Biographie

Marcel Aymé est né le 29 mars 1902 à Joigny, dans l’Yonne, où son père, maître maréchal-ferrant dans un régiment de Dragons, était en garnison. Il était le benjamin de six enfants et ses parents étaient originaires de villages voisins du Jura.

A la mort de sa mère, en 1904, son père le confia, avec sa plus jeune sœur Suzanne, son aînée de deux ans, aux grands-parents maternels, Auguste Monamy et Françoise Curie, qui exploitaient une tuilerie, une ferme et un moulin à Villers-Robert, dans le Jura.

C’est là que Marcel connut le monde rural qui a inspiré ses romans de la campagne et ses contes. Il y vécut entouré d’affection mais découvrit, dans cette période de séparation de l’Eglise et de l’Etat, les luttes violentes entre républicains et cléricaux. Petit-fils d’un homme engagé dans le camp républicain, il eut à subir les moqueries de ses camarades, majoritairement de l’autre bord. Il conserva de cette expérience une aversion pour l’intolérance et l’injustice.

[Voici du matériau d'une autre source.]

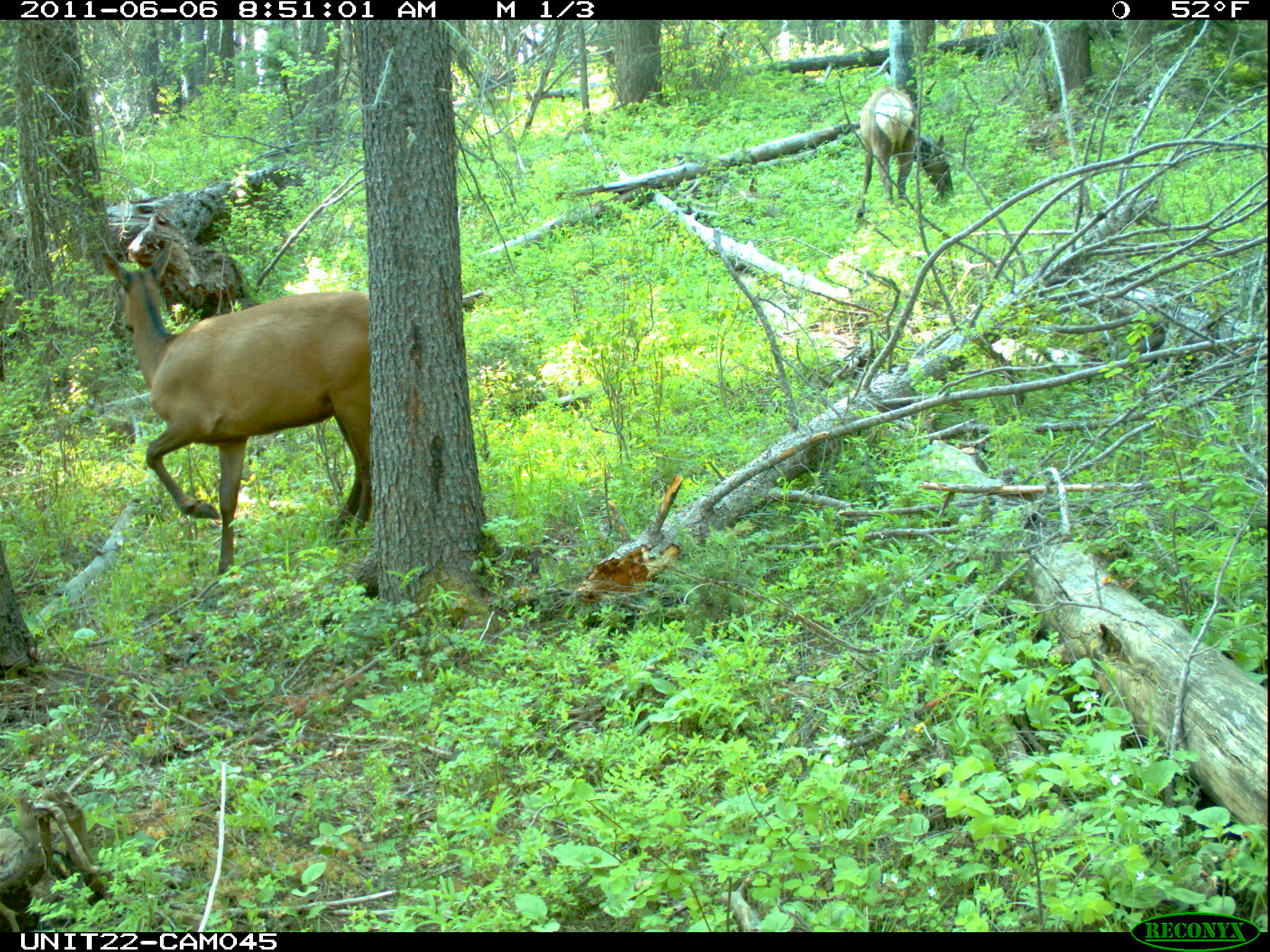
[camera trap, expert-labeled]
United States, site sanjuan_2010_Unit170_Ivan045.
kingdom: Animalia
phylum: Chordata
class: Mammalia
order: Artiodactyla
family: Cervidae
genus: Cervus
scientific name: Cervus elaphus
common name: red deer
Cervus elaphus (red deer).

Le jeune garçon fréquenta l’école du village et, à la mort de ses grands-parents, fut accueilli à Dole par sa tante Léa Monamy, la plus jeune sœur de sa mère, qui n’avait pas d’enfants et tenait un commerce de mercerie. Elle habitait au dernier étage d’une maison avec une belle vue sur la ville et le Doubs.

Il poursuivit ses études au Collège de l’Arc et obtint le baccalauréat « math-élèm » en 1919. Sa scolarité fut très bonne, en tout cas différente de l’image de cancre qu’il a donnée de certains de ses personnages.

Entré en mathématiques supérieures au lycée Victor-Hugo de Besançon, il dut abandonner ses études en 1920, victime de la grippe espagnole.

Il revint à Dole se faire soigner chez sa tante, qui fut pour lui une seconde mère. Après un service militaire en Allemagne, il vécut à Paris où il commença des études de médecine, vite interrompues, et exerça plusieurs petits métiers avant de tomber à nouveau gravement malade.

Il se réfugia à Dole, où, pendant sa convalescence, sa sœur aînée Camille l’encouragea à écrire.

Ce sera Brûlebois, publié en 1926 aux «  Cahiers de France » à Poitiers, histoire d’un sous-préfet devenu porteur à la gare de Dole et amateur de la dive bouteille. Ce premier roman fut un succès qui ouvrit à Marcel Aymé les portes de Gallimard. Les deux romans suivants, Aller retour et Les Jumeaux du diable, furent moins appréciés. Il connut la notoriété avec La Table-aux-Crevés, qui obtint le prix Renaudot en 1929.

En 1930 La Rue sans nom reçut un accueil favorable des critiques, mais Le Vaurien, en 1931, n’obtint pas un franc succès.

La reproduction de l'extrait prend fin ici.